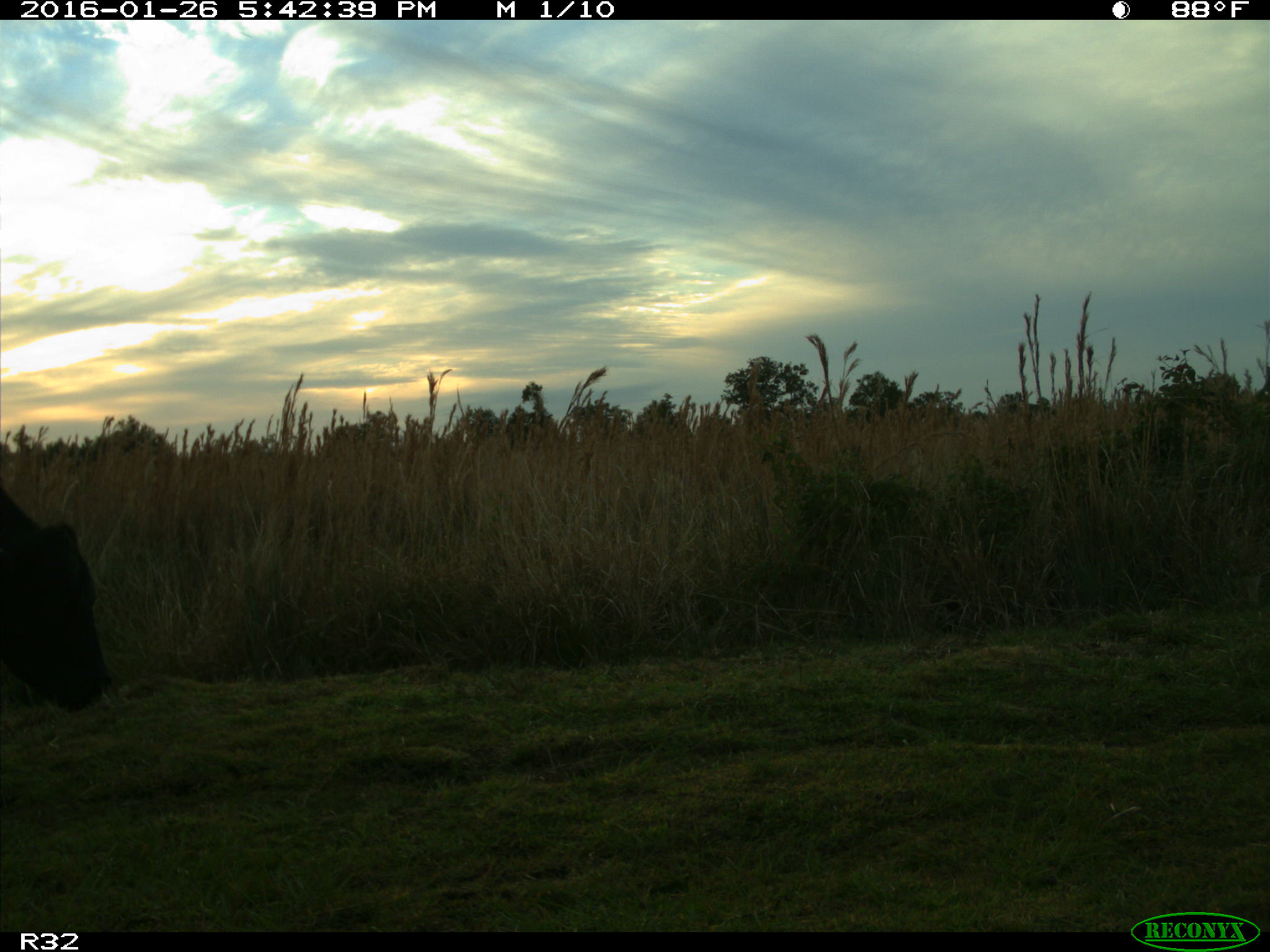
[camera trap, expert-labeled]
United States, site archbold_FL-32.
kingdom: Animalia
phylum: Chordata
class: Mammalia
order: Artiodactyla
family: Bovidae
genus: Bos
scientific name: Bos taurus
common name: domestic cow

▶ TASK TO CARRY OUT
Set the records down again exactly, and omit any picture in them.

▶ EXERCISE RESPONSE
[camera trap, expert-labeled]
United States, site archbold_FL-32.
kingdom: Animalia
phylum: Chordata
class: Mammalia
order: Artiodactyla
family: Bovidae
genus: Bos
scientific name: Bos taurus
common name: domestic cow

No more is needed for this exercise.